### WHAT THE TASK REQUIRES:
Can you rewrite the rows below, switching each "the point at" to "the location at" and leaving everything else unchanged?

-------- RECORDS SHOWN

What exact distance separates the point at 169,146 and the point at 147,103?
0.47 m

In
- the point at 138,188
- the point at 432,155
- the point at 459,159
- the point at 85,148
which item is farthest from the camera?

----------------

### RESULT FOR THIS TASK:
What exact distance separates the location at 169,146 and the location at 147,103?
0.47 m

In
- the location at 138,188
- the location at 432,155
- the location at 459,159
- the location at 85,148
which item is farthest from the camera?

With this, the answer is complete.